As someone without any biology background, through self-studying , I am trying to understand and implement the pipeline of data analysis of raw Illumina bead array data.
Currently, I am trying to recreate the analysis and results of the following paper: Patel, H., Hodges, A. K., Curtis, C., Lee, S. H., Troakes, C., Dobson, R. J. B., & Newhouse, S. J. (2019). Transcriptomic analysis of probable asymptomatic and symptomatic alzheimer brains. Brain, behavior, and immunity, 80, 644–656. The data stored at GEO: https://www.ncbi.nlm.nih.gov/geo/query/acc.cgi?acc=GSE118553.
The paper describes initial data processing: Raw gene expression data was exported from Illumina’s GenomeStudio (version 2011.1) into RStudio (version 0.99.467) for data processing.
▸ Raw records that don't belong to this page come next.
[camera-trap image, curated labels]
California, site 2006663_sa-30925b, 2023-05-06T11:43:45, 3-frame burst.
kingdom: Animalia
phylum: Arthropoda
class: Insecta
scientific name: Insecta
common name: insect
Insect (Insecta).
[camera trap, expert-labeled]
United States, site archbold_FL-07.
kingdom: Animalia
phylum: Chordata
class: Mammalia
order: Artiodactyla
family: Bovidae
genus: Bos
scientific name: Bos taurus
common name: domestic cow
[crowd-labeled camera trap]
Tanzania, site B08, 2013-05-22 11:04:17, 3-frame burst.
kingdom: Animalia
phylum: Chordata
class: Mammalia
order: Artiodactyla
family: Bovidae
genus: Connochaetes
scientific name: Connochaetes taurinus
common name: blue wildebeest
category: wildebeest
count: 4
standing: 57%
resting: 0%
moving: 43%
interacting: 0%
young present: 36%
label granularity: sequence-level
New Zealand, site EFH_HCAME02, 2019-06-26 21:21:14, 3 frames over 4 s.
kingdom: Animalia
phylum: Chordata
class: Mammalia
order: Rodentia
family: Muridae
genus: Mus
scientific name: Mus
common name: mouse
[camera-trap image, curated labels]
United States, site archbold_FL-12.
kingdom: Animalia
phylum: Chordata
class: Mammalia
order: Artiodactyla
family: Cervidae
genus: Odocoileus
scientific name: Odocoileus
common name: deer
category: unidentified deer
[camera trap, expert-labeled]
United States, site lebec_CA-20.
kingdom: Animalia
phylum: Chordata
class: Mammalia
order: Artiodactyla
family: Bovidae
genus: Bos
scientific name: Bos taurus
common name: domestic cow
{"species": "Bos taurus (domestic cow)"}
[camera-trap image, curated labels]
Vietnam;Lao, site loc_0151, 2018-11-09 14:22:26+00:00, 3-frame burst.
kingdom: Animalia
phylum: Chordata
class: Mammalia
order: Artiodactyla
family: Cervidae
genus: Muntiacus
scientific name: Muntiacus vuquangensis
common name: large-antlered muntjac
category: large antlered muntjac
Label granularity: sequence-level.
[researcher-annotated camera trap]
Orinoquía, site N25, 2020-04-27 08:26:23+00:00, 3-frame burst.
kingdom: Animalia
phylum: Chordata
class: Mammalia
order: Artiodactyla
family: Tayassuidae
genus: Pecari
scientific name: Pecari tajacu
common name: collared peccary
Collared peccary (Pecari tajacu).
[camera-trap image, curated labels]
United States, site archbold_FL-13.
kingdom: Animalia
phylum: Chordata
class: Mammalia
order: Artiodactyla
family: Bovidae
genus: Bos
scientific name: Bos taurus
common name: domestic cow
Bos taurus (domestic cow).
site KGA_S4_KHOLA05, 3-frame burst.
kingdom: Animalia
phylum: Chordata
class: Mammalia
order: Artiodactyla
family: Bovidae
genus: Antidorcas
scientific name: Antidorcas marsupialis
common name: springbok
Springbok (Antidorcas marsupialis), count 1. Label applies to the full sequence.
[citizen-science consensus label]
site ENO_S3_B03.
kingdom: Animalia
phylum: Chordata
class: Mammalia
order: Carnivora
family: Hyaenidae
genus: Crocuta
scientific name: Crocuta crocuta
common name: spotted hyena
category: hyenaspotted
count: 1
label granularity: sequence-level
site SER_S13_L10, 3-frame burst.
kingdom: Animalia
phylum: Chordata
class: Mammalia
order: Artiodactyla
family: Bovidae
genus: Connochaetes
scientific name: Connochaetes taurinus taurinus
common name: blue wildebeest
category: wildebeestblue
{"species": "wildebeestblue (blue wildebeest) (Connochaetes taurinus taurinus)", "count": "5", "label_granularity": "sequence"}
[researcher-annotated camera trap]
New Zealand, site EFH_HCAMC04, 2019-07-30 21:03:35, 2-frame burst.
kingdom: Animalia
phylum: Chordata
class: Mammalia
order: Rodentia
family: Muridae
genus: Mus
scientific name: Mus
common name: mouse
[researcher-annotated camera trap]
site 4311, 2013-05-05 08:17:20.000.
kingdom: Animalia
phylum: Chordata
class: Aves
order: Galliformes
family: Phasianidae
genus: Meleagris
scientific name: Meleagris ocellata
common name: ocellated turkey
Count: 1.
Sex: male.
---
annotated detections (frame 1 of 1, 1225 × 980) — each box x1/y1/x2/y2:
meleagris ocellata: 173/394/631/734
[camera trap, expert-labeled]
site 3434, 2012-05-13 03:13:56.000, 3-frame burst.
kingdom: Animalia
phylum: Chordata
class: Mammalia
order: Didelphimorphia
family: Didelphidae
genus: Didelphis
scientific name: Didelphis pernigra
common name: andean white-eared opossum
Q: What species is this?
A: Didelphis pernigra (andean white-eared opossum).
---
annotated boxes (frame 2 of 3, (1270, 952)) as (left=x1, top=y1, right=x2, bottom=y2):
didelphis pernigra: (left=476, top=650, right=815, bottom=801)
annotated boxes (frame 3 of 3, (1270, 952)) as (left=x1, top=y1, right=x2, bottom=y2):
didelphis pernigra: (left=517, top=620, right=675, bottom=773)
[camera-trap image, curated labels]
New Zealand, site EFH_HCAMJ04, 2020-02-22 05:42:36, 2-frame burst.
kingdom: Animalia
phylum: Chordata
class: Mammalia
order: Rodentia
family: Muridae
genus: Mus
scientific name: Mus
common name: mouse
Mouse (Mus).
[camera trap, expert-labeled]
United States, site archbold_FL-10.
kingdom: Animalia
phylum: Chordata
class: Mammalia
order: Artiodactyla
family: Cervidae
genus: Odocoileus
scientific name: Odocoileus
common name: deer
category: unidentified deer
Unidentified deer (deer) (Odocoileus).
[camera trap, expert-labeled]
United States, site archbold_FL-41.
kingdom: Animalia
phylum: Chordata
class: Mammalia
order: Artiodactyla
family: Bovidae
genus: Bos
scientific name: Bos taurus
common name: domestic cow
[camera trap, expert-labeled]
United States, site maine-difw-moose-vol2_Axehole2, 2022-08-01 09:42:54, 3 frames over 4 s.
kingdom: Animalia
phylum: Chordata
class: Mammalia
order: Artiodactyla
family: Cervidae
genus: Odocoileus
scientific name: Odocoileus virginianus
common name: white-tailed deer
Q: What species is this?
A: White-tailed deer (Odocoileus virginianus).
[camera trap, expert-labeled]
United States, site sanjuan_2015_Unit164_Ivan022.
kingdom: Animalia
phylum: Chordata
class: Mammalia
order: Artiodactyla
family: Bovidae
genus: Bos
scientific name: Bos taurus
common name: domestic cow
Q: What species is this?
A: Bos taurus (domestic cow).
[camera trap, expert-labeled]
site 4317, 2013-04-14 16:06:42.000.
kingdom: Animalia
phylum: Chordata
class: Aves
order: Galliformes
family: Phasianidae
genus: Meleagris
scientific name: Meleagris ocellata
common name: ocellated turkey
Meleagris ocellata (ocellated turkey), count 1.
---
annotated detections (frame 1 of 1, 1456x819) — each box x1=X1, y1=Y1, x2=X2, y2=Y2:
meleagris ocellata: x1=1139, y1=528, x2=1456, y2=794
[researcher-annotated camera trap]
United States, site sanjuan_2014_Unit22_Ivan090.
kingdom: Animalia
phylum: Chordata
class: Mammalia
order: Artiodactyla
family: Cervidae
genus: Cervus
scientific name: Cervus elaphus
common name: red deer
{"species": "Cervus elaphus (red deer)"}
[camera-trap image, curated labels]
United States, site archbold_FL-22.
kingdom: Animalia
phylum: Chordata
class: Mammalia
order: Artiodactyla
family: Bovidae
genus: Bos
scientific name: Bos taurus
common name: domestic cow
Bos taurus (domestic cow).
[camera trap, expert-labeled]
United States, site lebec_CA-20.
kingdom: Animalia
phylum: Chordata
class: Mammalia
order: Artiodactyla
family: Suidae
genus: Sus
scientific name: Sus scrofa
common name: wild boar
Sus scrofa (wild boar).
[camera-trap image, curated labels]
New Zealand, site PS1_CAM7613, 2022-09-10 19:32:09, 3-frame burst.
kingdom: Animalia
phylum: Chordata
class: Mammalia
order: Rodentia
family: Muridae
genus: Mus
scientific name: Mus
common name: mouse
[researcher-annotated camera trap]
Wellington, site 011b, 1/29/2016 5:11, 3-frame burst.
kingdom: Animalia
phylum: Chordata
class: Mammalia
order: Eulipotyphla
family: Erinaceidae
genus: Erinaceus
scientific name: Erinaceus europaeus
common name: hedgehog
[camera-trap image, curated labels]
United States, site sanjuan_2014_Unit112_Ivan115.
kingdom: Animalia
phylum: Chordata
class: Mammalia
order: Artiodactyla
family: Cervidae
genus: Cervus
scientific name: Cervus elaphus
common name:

Using R (version 3.2.2), raw data was Maximum Likelihood Estimation (MLE) background corrected using R package “MBCB” (version 1.18.0) (Allen et al., 2010), log2 transformed, and underwent Robust Spline Normalisation (RSN) using R package “lumi” (version 2.16.0) .
My initial implementation is a follows:
library(lumi)
library(MBCB)
raw_data<-read.table('GSE118553_non-normalized_data.txt', sep='', header=TRUE) #import non-normalized set
expression_columns <- grep("(?<!Detection_Pval)$", colnames(raw_data), perl = TRUE) #remove columns with detection p-val
expression_matrix <- raw_data[, expression_columns]
df <- read.table('GPL10558_HumanHT-12_V4_0_R2_15002873_B.txt', skip = 8,nrow=92, header = TRUE,fill=TRUE, sep = "\t", stringsAsFactors = FALSE, quote = "\"", check.names = FALSE) #import data where the control samples are indicated
transposed_control_vec<-as.vector(df$Probe_Id)
control_group<-data %>% dplyr::filter(ID_REF %in% transposed_control_vec)%>% dplyr::select(-ID_REF) #select only control Illumina samples and remove ID_REF column
expression_matrix <- expression_matrix %>% dplyr::filter(!ID_REF %in% transposed_control_vec) %>% dplyr::select(-ID_REF) #select non-control samples and remove ID_REF
corrected_np<-mbcb.correct (expression_matrix,
control_group,
mleBool = TRUE)
df_np<-as.data.frame(corrected_np$NP)
df_np=log2(df_np)
rsn_tr<-as.data.frame(rsn(as.matrix(df_np)))
However, the resulting values are not identical to the set with already processed ones available in GEO.
One hesitation is that rsn()
function requires rows as sample and genes as columns, but in this case it is not clear for me how the genes are coded.
The column names of the control_group
start with GSM,
Column names of the expression_matrix
are (XXXXXXXXXXX_LETTER
, e.g. 9345344009_A
) - these are sample IDs, as given in the description, for example:
GSM3332689 Temporal_Cortex AD (9371242065_I).
ID_REF
are Illumina probe IDs in the format ILMN_XXXXXXX
.
Would be very grateful for suggestions and highlights of mistakes!